:: Source extract

I think by late Summer/early Fall we are going to see Windows 7 out it's in Beta now a few of the guys around here loaded it this week and seem to like it so far, so if you have a copy of xp you can use I would consider holding off.


----------



## master splinter (Oct 16, 2008)

i tried to put windows 7 in my comp and i couldnt get ethernet drivers for it or atleast i couldnt find them haha i suppose i could get my brothers copy again for now atleast anyway.


----------



## Wrench97 (May 10, 2008)

As long as it is legit otherwise pick up a copy of Vista 32 OEM.


----------



## master splinter (Oct 16, 2008)

yeah its legit .. i tired the fake windows before but their too buggy and not worth the bother i don't think.


----------



## master splinter (Oct 16, 2008)

gonna order it all at the end of the month will let ya know how i get on.


----------



## Wrench97 (May 10, 2008)

Let us know how it goes.


----------



## master splinter (Oct 16, 2008)

hey i just seen this http://www.overclockers.co.uk/showproduct.php?prodid=CA-044-TT&groupid=701&catid=7&subcat=

it has a built in watercooling system for the cpu is it worth buying :-O


----------



## Wrench97 (May 10, 2008)

::::

> _What you need to do_
**1)** In the Windows forum thread, what does Wrench97 suggest picking up if the copy isn't legit?
**2)** Transcribe the stretch of the Windows forum thread from "yeah its legit" through "how i get on.".
**3)** Go on with the Windows forum thread from where it stops.

:: Record list

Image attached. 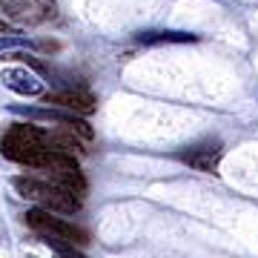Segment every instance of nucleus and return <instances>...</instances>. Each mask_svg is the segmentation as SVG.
<instances>
[{"instance_id":"nucleus-1","label":"nucleus","mask_w":258,"mask_h":258,"mask_svg":"<svg viewBox=\"0 0 258 258\" xmlns=\"http://www.w3.org/2000/svg\"><path fill=\"white\" fill-rule=\"evenodd\" d=\"M0 155L15 164L32 169H57V166L78 164V155L60 152L52 141V129H40L35 123H9L0 135Z\"/></svg>"},{"instance_id":"nucleus-2","label":"nucleus","mask_w":258,"mask_h":258,"mask_svg":"<svg viewBox=\"0 0 258 258\" xmlns=\"http://www.w3.org/2000/svg\"><path fill=\"white\" fill-rule=\"evenodd\" d=\"M12 186L18 189L20 198L37 204L49 212H57V215H75L81 210V195H75L72 189L49 181V178H35V175H15L12 178Z\"/></svg>"},{"instance_id":"nucleus-3","label":"nucleus","mask_w":258,"mask_h":258,"mask_svg":"<svg viewBox=\"0 0 258 258\" xmlns=\"http://www.w3.org/2000/svg\"><path fill=\"white\" fill-rule=\"evenodd\" d=\"M23 221H26L35 232H40L43 238H63V241L78 244V247H86V244H89V232L83 230V227L66 221V218H57V212H49V210H43V207H32V210L23 215Z\"/></svg>"},{"instance_id":"nucleus-4","label":"nucleus","mask_w":258,"mask_h":258,"mask_svg":"<svg viewBox=\"0 0 258 258\" xmlns=\"http://www.w3.org/2000/svg\"><path fill=\"white\" fill-rule=\"evenodd\" d=\"M0 6L6 9V15L12 20L29 23V26L46 23V20H52L57 15L55 0H0Z\"/></svg>"},{"instance_id":"nucleus-5","label":"nucleus","mask_w":258,"mask_h":258,"mask_svg":"<svg viewBox=\"0 0 258 258\" xmlns=\"http://www.w3.org/2000/svg\"><path fill=\"white\" fill-rule=\"evenodd\" d=\"M224 158V147L221 141H204V144H192L178 152V161L186 166H192L198 172H207V175H215L218 172V164Z\"/></svg>"},{"instance_id":"nucleus-6","label":"nucleus","mask_w":258,"mask_h":258,"mask_svg":"<svg viewBox=\"0 0 258 258\" xmlns=\"http://www.w3.org/2000/svg\"><path fill=\"white\" fill-rule=\"evenodd\" d=\"M43 103L46 106H57V109H69L75 115H89V112L98 109V101H95V95H89L86 89H60V92H49L43 95Z\"/></svg>"},{"instance_id":"nucleus-7","label":"nucleus","mask_w":258,"mask_h":258,"mask_svg":"<svg viewBox=\"0 0 258 258\" xmlns=\"http://www.w3.org/2000/svg\"><path fill=\"white\" fill-rule=\"evenodd\" d=\"M3 83L18 95H43V83L37 81L32 72H26V69H6Z\"/></svg>"},{"instance_id":"nucleus-8","label":"nucleus","mask_w":258,"mask_h":258,"mask_svg":"<svg viewBox=\"0 0 258 258\" xmlns=\"http://www.w3.org/2000/svg\"><path fill=\"white\" fill-rule=\"evenodd\" d=\"M43 241L49 244V249L57 258H89V255H83L78 249V244H72V241H63V238H43Z\"/></svg>"},{"instance_id":"nucleus-9","label":"nucleus","mask_w":258,"mask_h":258,"mask_svg":"<svg viewBox=\"0 0 258 258\" xmlns=\"http://www.w3.org/2000/svg\"><path fill=\"white\" fill-rule=\"evenodd\" d=\"M3 60H23V63H29L37 72H49V66L43 60H37L35 55H29V52H9V55H3Z\"/></svg>"},{"instance_id":"nucleus-10","label":"nucleus","mask_w":258,"mask_h":258,"mask_svg":"<svg viewBox=\"0 0 258 258\" xmlns=\"http://www.w3.org/2000/svg\"><path fill=\"white\" fill-rule=\"evenodd\" d=\"M0 35H18V29L12 26L9 20H3V18H0Z\"/></svg>"}]
</instances>
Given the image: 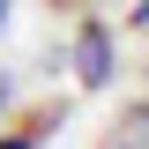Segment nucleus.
<instances>
[{
  "instance_id": "f257e3e1",
  "label": "nucleus",
  "mask_w": 149,
  "mask_h": 149,
  "mask_svg": "<svg viewBox=\"0 0 149 149\" xmlns=\"http://www.w3.org/2000/svg\"><path fill=\"white\" fill-rule=\"evenodd\" d=\"M74 82H82V90H104V82H112V30L97 15L74 30Z\"/></svg>"
},
{
  "instance_id": "f03ea898",
  "label": "nucleus",
  "mask_w": 149,
  "mask_h": 149,
  "mask_svg": "<svg viewBox=\"0 0 149 149\" xmlns=\"http://www.w3.org/2000/svg\"><path fill=\"white\" fill-rule=\"evenodd\" d=\"M0 22H8V0H0Z\"/></svg>"
}]
</instances>
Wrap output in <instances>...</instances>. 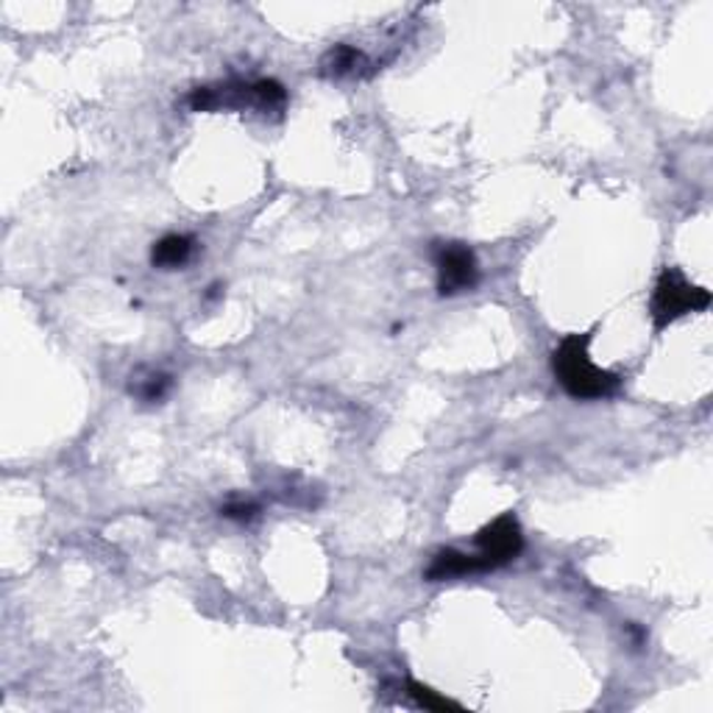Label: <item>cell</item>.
I'll use <instances>...</instances> for the list:
<instances>
[{"instance_id": "5", "label": "cell", "mask_w": 713, "mask_h": 713, "mask_svg": "<svg viewBox=\"0 0 713 713\" xmlns=\"http://www.w3.org/2000/svg\"><path fill=\"white\" fill-rule=\"evenodd\" d=\"M318 73L324 78H332V82H341V78L371 76L374 65H371V60L366 56V51L341 42V45H332L330 51L321 56Z\"/></svg>"}, {"instance_id": "10", "label": "cell", "mask_w": 713, "mask_h": 713, "mask_svg": "<svg viewBox=\"0 0 713 713\" xmlns=\"http://www.w3.org/2000/svg\"><path fill=\"white\" fill-rule=\"evenodd\" d=\"M260 501L253 499H235V501H226L224 507H220V516L229 521H240V525H246V521H253L257 516H260Z\"/></svg>"}, {"instance_id": "3", "label": "cell", "mask_w": 713, "mask_h": 713, "mask_svg": "<svg viewBox=\"0 0 713 713\" xmlns=\"http://www.w3.org/2000/svg\"><path fill=\"white\" fill-rule=\"evenodd\" d=\"M437 293L461 295L474 290L479 282V262L474 251L463 242H437L435 248Z\"/></svg>"}, {"instance_id": "1", "label": "cell", "mask_w": 713, "mask_h": 713, "mask_svg": "<svg viewBox=\"0 0 713 713\" xmlns=\"http://www.w3.org/2000/svg\"><path fill=\"white\" fill-rule=\"evenodd\" d=\"M594 341V332L583 335H566L552 352V374L572 399L577 401H599L611 399L622 390V377L614 371L594 366L588 346Z\"/></svg>"}, {"instance_id": "8", "label": "cell", "mask_w": 713, "mask_h": 713, "mask_svg": "<svg viewBox=\"0 0 713 713\" xmlns=\"http://www.w3.org/2000/svg\"><path fill=\"white\" fill-rule=\"evenodd\" d=\"M173 377L160 368H137L129 377V393L145 404H160L171 393Z\"/></svg>"}, {"instance_id": "9", "label": "cell", "mask_w": 713, "mask_h": 713, "mask_svg": "<svg viewBox=\"0 0 713 713\" xmlns=\"http://www.w3.org/2000/svg\"><path fill=\"white\" fill-rule=\"evenodd\" d=\"M404 694L410 696V700H413L415 705L424 707V711H463V707L457 705V702H452L449 696L437 694V691H432L430 685L415 683V680H407Z\"/></svg>"}, {"instance_id": "2", "label": "cell", "mask_w": 713, "mask_h": 713, "mask_svg": "<svg viewBox=\"0 0 713 713\" xmlns=\"http://www.w3.org/2000/svg\"><path fill=\"white\" fill-rule=\"evenodd\" d=\"M707 307H711V290L691 284L680 268H663L660 271L652 290V301H649V318H652L655 332H663L683 315L702 313Z\"/></svg>"}, {"instance_id": "6", "label": "cell", "mask_w": 713, "mask_h": 713, "mask_svg": "<svg viewBox=\"0 0 713 713\" xmlns=\"http://www.w3.org/2000/svg\"><path fill=\"white\" fill-rule=\"evenodd\" d=\"M485 572H490V569L477 552L468 554L461 552V549H441V552L432 558L430 566H426L424 580H430V583H446V580L472 577V574Z\"/></svg>"}, {"instance_id": "4", "label": "cell", "mask_w": 713, "mask_h": 713, "mask_svg": "<svg viewBox=\"0 0 713 713\" xmlns=\"http://www.w3.org/2000/svg\"><path fill=\"white\" fill-rule=\"evenodd\" d=\"M477 543V554L488 563L490 572L507 566L510 560H516L525 549V532H521L519 519L514 514H501L499 519H494L490 525H485L483 530L474 536Z\"/></svg>"}, {"instance_id": "7", "label": "cell", "mask_w": 713, "mask_h": 713, "mask_svg": "<svg viewBox=\"0 0 713 713\" xmlns=\"http://www.w3.org/2000/svg\"><path fill=\"white\" fill-rule=\"evenodd\" d=\"M195 251V240L190 235H165L151 248V266L160 271H179L190 262Z\"/></svg>"}]
</instances>
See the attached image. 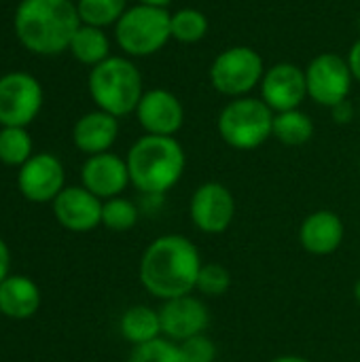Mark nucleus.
<instances>
[{
	"label": "nucleus",
	"instance_id": "1",
	"mask_svg": "<svg viewBox=\"0 0 360 362\" xmlns=\"http://www.w3.org/2000/svg\"><path fill=\"white\" fill-rule=\"evenodd\" d=\"M202 265V255L187 235L166 233L155 238L142 252L138 278L151 297L170 301L195 291Z\"/></svg>",
	"mask_w": 360,
	"mask_h": 362
},
{
	"label": "nucleus",
	"instance_id": "2",
	"mask_svg": "<svg viewBox=\"0 0 360 362\" xmlns=\"http://www.w3.org/2000/svg\"><path fill=\"white\" fill-rule=\"evenodd\" d=\"M81 23L72 0H21L15 11L17 38L38 55L66 51Z\"/></svg>",
	"mask_w": 360,
	"mask_h": 362
},
{
	"label": "nucleus",
	"instance_id": "3",
	"mask_svg": "<svg viewBox=\"0 0 360 362\" xmlns=\"http://www.w3.org/2000/svg\"><path fill=\"white\" fill-rule=\"evenodd\" d=\"M125 161L129 182L142 195L157 197L172 191L187 170V153L174 136L144 134L132 144Z\"/></svg>",
	"mask_w": 360,
	"mask_h": 362
},
{
	"label": "nucleus",
	"instance_id": "4",
	"mask_svg": "<svg viewBox=\"0 0 360 362\" xmlns=\"http://www.w3.org/2000/svg\"><path fill=\"white\" fill-rule=\"evenodd\" d=\"M87 85L98 108L117 119L136 112L144 95L138 66L132 59L119 55H110L108 59L93 66Z\"/></svg>",
	"mask_w": 360,
	"mask_h": 362
},
{
	"label": "nucleus",
	"instance_id": "5",
	"mask_svg": "<svg viewBox=\"0 0 360 362\" xmlns=\"http://www.w3.org/2000/svg\"><path fill=\"white\" fill-rule=\"evenodd\" d=\"M274 110L252 95L229 100L216 119L221 140L236 151H255L274 134Z\"/></svg>",
	"mask_w": 360,
	"mask_h": 362
},
{
	"label": "nucleus",
	"instance_id": "6",
	"mask_svg": "<svg viewBox=\"0 0 360 362\" xmlns=\"http://www.w3.org/2000/svg\"><path fill=\"white\" fill-rule=\"evenodd\" d=\"M170 17L168 8L136 4L115 23V38L127 55L149 57L161 51L172 38Z\"/></svg>",
	"mask_w": 360,
	"mask_h": 362
},
{
	"label": "nucleus",
	"instance_id": "7",
	"mask_svg": "<svg viewBox=\"0 0 360 362\" xmlns=\"http://www.w3.org/2000/svg\"><path fill=\"white\" fill-rule=\"evenodd\" d=\"M210 83L212 87L231 100L248 95L257 89L265 74L263 57L257 49L248 45H236L221 51L210 64Z\"/></svg>",
	"mask_w": 360,
	"mask_h": 362
},
{
	"label": "nucleus",
	"instance_id": "8",
	"mask_svg": "<svg viewBox=\"0 0 360 362\" xmlns=\"http://www.w3.org/2000/svg\"><path fill=\"white\" fill-rule=\"evenodd\" d=\"M308 98L318 106L333 108L335 104L350 98L352 91V70L348 59L337 53H320L306 68Z\"/></svg>",
	"mask_w": 360,
	"mask_h": 362
},
{
	"label": "nucleus",
	"instance_id": "9",
	"mask_svg": "<svg viewBox=\"0 0 360 362\" xmlns=\"http://www.w3.org/2000/svg\"><path fill=\"white\" fill-rule=\"evenodd\" d=\"M236 197L229 187L216 180L202 182L189 199V218L206 235L225 233L236 218Z\"/></svg>",
	"mask_w": 360,
	"mask_h": 362
},
{
	"label": "nucleus",
	"instance_id": "10",
	"mask_svg": "<svg viewBox=\"0 0 360 362\" xmlns=\"http://www.w3.org/2000/svg\"><path fill=\"white\" fill-rule=\"evenodd\" d=\"M42 106L40 83L25 72H11L0 78V125L25 127Z\"/></svg>",
	"mask_w": 360,
	"mask_h": 362
},
{
	"label": "nucleus",
	"instance_id": "11",
	"mask_svg": "<svg viewBox=\"0 0 360 362\" xmlns=\"http://www.w3.org/2000/svg\"><path fill=\"white\" fill-rule=\"evenodd\" d=\"M261 100L274 110H295L308 98L306 70L291 62H278L265 70L261 81Z\"/></svg>",
	"mask_w": 360,
	"mask_h": 362
},
{
	"label": "nucleus",
	"instance_id": "12",
	"mask_svg": "<svg viewBox=\"0 0 360 362\" xmlns=\"http://www.w3.org/2000/svg\"><path fill=\"white\" fill-rule=\"evenodd\" d=\"M159 318L161 335L174 344H180L206 333L210 325V310L199 297L185 295L163 301V305L159 308Z\"/></svg>",
	"mask_w": 360,
	"mask_h": 362
},
{
	"label": "nucleus",
	"instance_id": "13",
	"mask_svg": "<svg viewBox=\"0 0 360 362\" xmlns=\"http://www.w3.org/2000/svg\"><path fill=\"white\" fill-rule=\"evenodd\" d=\"M64 180L66 174L62 161L49 153H42L30 157L21 165L17 176V187L25 199L45 204V202H53L66 189Z\"/></svg>",
	"mask_w": 360,
	"mask_h": 362
},
{
	"label": "nucleus",
	"instance_id": "14",
	"mask_svg": "<svg viewBox=\"0 0 360 362\" xmlns=\"http://www.w3.org/2000/svg\"><path fill=\"white\" fill-rule=\"evenodd\" d=\"M136 117L146 134L174 136L185 125V106L176 93L168 89H151L144 91Z\"/></svg>",
	"mask_w": 360,
	"mask_h": 362
},
{
	"label": "nucleus",
	"instance_id": "15",
	"mask_svg": "<svg viewBox=\"0 0 360 362\" xmlns=\"http://www.w3.org/2000/svg\"><path fill=\"white\" fill-rule=\"evenodd\" d=\"M102 199L85 187H66L53 199V214L64 229L87 233L102 225Z\"/></svg>",
	"mask_w": 360,
	"mask_h": 362
},
{
	"label": "nucleus",
	"instance_id": "16",
	"mask_svg": "<svg viewBox=\"0 0 360 362\" xmlns=\"http://www.w3.org/2000/svg\"><path fill=\"white\" fill-rule=\"evenodd\" d=\"M83 187L100 199L119 197L129 185L127 161L115 153L91 155L81 170Z\"/></svg>",
	"mask_w": 360,
	"mask_h": 362
},
{
	"label": "nucleus",
	"instance_id": "17",
	"mask_svg": "<svg viewBox=\"0 0 360 362\" xmlns=\"http://www.w3.org/2000/svg\"><path fill=\"white\" fill-rule=\"evenodd\" d=\"M299 244L308 255L329 257L337 252L346 238V225L333 210H314L299 225Z\"/></svg>",
	"mask_w": 360,
	"mask_h": 362
},
{
	"label": "nucleus",
	"instance_id": "18",
	"mask_svg": "<svg viewBox=\"0 0 360 362\" xmlns=\"http://www.w3.org/2000/svg\"><path fill=\"white\" fill-rule=\"evenodd\" d=\"M119 136V121L117 117L104 112V110H93L83 115L72 129V140L79 151L85 155H100L108 153V148L115 144Z\"/></svg>",
	"mask_w": 360,
	"mask_h": 362
},
{
	"label": "nucleus",
	"instance_id": "19",
	"mask_svg": "<svg viewBox=\"0 0 360 362\" xmlns=\"http://www.w3.org/2000/svg\"><path fill=\"white\" fill-rule=\"evenodd\" d=\"M40 305L38 286L25 276H8L0 284V312L8 318H30Z\"/></svg>",
	"mask_w": 360,
	"mask_h": 362
},
{
	"label": "nucleus",
	"instance_id": "20",
	"mask_svg": "<svg viewBox=\"0 0 360 362\" xmlns=\"http://www.w3.org/2000/svg\"><path fill=\"white\" fill-rule=\"evenodd\" d=\"M121 335L132 346H142L153 339L163 337L161 335V318L159 310H153L149 305H132L123 312L119 322Z\"/></svg>",
	"mask_w": 360,
	"mask_h": 362
},
{
	"label": "nucleus",
	"instance_id": "21",
	"mask_svg": "<svg viewBox=\"0 0 360 362\" xmlns=\"http://www.w3.org/2000/svg\"><path fill=\"white\" fill-rule=\"evenodd\" d=\"M68 51L74 55V59H79L81 64L87 66H98L100 62L108 59L110 55V40L104 34V28H95V25H87L81 23V28L74 32Z\"/></svg>",
	"mask_w": 360,
	"mask_h": 362
},
{
	"label": "nucleus",
	"instance_id": "22",
	"mask_svg": "<svg viewBox=\"0 0 360 362\" xmlns=\"http://www.w3.org/2000/svg\"><path fill=\"white\" fill-rule=\"evenodd\" d=\"M272 136L284 146H303L314 136V121L301 108L276 112Z\"/></svg>",
	"mask_w": 360,
	"mask_h": 362
},
{
	"label": "nucleus",
	"instance_id": "23",
	"mask_svg": "<svg viewBox=\"0 0 360 362\" xmlns=\"http://www.w3.org/2000/svg\"><path fill=\"white\" fill-rule=\"evenodd\" d=\"M172 38L182 45H193L206 38L208 34V17L193 6H185L172 13L170 17Z\"/></svg>",
	"mask_w": 360,
	"mask_h": 362
},
{
	"label": "nucleus",
	"instance_id": "24",
	"mask_svg": "<svg viewBox=\"0 0 360 362\" xmlns=\"http://www.w3.org/2000/svg\"><path fill=\"white\" fill-rule=\"evenodd\" d=\"M76 8L83 23L106 28L121 19V15L127 11V0H79Z\"/></svg>",
	"mask_w": 360,
	"mask_h": 362
},
{
	"label": "nucleus",
	"instance_id": "25",
	"mask_svg": "<svg viewBox=\"0 0 360 362\" xmlns=\"http://www.w3.org/2000/svg\"><path fill=\"white\" fill-rule=\"evenodd\" d=\"M138 218H140L138 206L132 199H125L121 195L106 199L102 206V225L110 231H117V233L132 231Z\"/></svg>",
	"mask_w": 360,
	"mask_h": 362
},
{
	"label": "nucleus",
	"instance_id": "26",
	"mask_svg": "<svg viewBox=\"0 0 360 362\" xmlns=\"http://www.w3.org/2000/svg\"><path fill=\"white\" fill-rule=\"evenodd\" d=\"M32 157V140L23 127L0 129V161L6 165H23Z\"/></svg>",
	"mask_w": 360,
	"mask_h": 362
},
{
	"label": "nucleus",
	"instance_id": "27",
	"mask_svg": "<svg viewBox=\"0 0 360 362\" xmlns=\"http://www.w3.org/2000/svg\"><path fill=\"white\" fill-rule=\"evenodd\" d=\"M231 288V274L221 263H204L197 276L195 291L204 297H223Z\"/></svg>",
	"mask_w": 360,
	"mask_h": 362
},
{
	"label": "nucleus",
	"instance_id": "28",
	"mask_svg": "<svg viewBox=\"0 0 360 362\" xmlns=\"http://www.w3.org/2000/svg\"><path fill=\"white\" fill-rule=\"evenodd\" d=\"M127 362H185L180 356L178 344L159 337L142 346H134Z\"/></svg>",
	"mask_w": 360,
	"mask_h": 362
},
{
	"label": "nucleus",
	"instance_id": "29",
	"mask_svg": "<svg viewBox=\"0 0 360 362\" xmlns=\"http://www.w3.org/2000/svg\"><path fill=\"white\" fill-rule=\"evenodd\" d=\"M178 350H180V356L185 362H214L216 361V344L206 335H195L187 341H180L178 344Z\"/></svg>",
	"mask_w": 360,
	"mask_h": 362
},
{
	"label": "nucleus",
	"instance_id": "30",
	"mask_svg": "<svg viewBox=\"0 0 360 362\" xmlns=\"http://www.w3.org/2000/svg\"><path fill=\"white\" fill-rule=\"evenodd\" d=\"M331 117H333V121H335L337 125H348V123L354 121L356 108H354V104H352L350 100H344V102H339V104H335V106L331 108Z\"/></svg>",
	"mask_w": 360,
	"mask_h": 362
},
{
	"label": "nucleus",
	"instance_id": "31",
	"mask_svg": "<svg viewBox=\"0 0 360 362\" xmlns=\"http://www.w3.org/2000/svg\"><path fill=\"white\" fill-rule=\"evenodd\" d=\"M348 66H350V70H352V76H354V81H359L360 83V38L354 40V45L350 47V53H348Z\"/></svg>",
	"mask_w": 360,
	"mask_h": 362
},
{
	"label": "nucleus",
	"instance_id": "32",
	"mask_svg": "<svg viewBox=\"0 0 360 362\" xmlns=\"http://www.w3.org/2000/svg\"><path fill=\"white\" fill-rule=\"evenodd\" d=\"M8 267H11V255L6 244L0 240V284L8 278Z\"/></svg>",
	"mask_w": 360,
	"mask_h": 362
},
{
	"label": "nucleus",
	"instance_id": "33",
	"mask_svg": "<svg viewBox=\"0 0 360 362\" xmlns=\"http://www.w3.org/2000/svg\"><path fill=\"white\" fill-rule=\"evenodd\" d=\"M269 362H312L310 358H303V356H297V354H284V356H276L274 361Z\"/></svg>",
	"mask_w": 360,
	"mask_h": 362
},
{
	"label": "nucleus",
	"instance_id": "34",
	"mask_svg": "<svg viewBox=\"0 0 360 362\" xmlns=\"http://www.w3.org/2000/svg\"><path fill=\"white\" fill-rule=\"evenodd\" d=\"M172 0H138V4H144V6H157V8H168Z\"/></svg>",
	"mask_w": 360,
	"mask_h": 362
},
{
	"label": "nucleus",
	"instance_id": "35",
	"mask_svg": "<svg viewBox=\"0 0 360 362\" xmlns=\"http://www.w3.org/2000/svg\"><path fill=\"white\" fill-rule=\"evenodd\" d=\"M354 299H356V303L360 305V278L356 280V284H354Z\"/></svg>",
	"mask_w": 360,
	"mask_h": 362
},
{
	"label": "nucleus",
	"instance_id": "36",
	"mask_svg": "<svg viewBox=\"0 0 360 362\" xmlns=\"http://www.w3.org/2000/svg\"><path fill=\"white\" fill-rule=\"evenodd\" d=\"M359 174H360V157H359Z\"/></svg>",
	"mask_w": 360,
	"mask_h": 362
},
{
	"label": "nucleus",
	"instance_id": "37",
	"mask_svg": "<svg viewBox=\"0 0 360 362\" xmlns=\"http://www.w3.org/2000/svg\"><path fill=\"white\" fill-rule=\"evenodd\" d=\"M359 115H360V100H359Z\"/></svg>",
	"mask_w": 360,
	"mask_h": 362
},
{
	"label": "nucleus",
	"instance_id": "38",
	"mask_svg": "<svg viewBox=\"0 0 360 362\" xmlns=\"http://www.w3.org/2000/svg\"><path fill=\"white\" fill-rule=\"evenodd\" d=\"M356 362H360V361H356Z\"/></svg>",
	"mask_w": 360,
	"mask_h": 362
}]
</instances>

::::

> _Outputs for the tasks_
**1)** A copy of Vista 32 OEM.

**2)**
yeah its legit .. i tired the fake windows before but their too buggy and not worth the bother i don't think.


----------



## master splinter (Oct 16, 2008)

gonna order it all at the end of the month will let ya know how i get on.

**3)**
I'm not a big fan of water cooling especially for a first build.


----------



## master splinter (Oct 16, 2008)

its not my first build.. just my first one for myself haha but i think it may be too much of a jump for me anyway.


----------



## master splinter (Oct 16, 2008)

got it built and everything went smoothly but everytime i restart the pc i need to go into the bios and Load defualt settings to get it to boot up.. i dunno what the problem could be.


----------



## Wrench97 (May 10, 2008)

Does it save the date and time?
Which board did you end up with?


----------



## master splinter (Oct 16, 2008)

yea it saves the data and the time and i got the gigabyte GA-EP45-UD3


----------



## Wrench97 (May 10, 2008)

Are you loading and saving Optimized Defaults or defaults?


----------



## Wrench97 (May 10, 2008)

'Also what bios version is on the board now? It will be printed on the Bios splash screen.


----------



## master splinter (Oct 16, 2008)

i found out the problem it was that when one of my external hard drives were in it wouldnt start up for some reason and when i disconnected them it started up.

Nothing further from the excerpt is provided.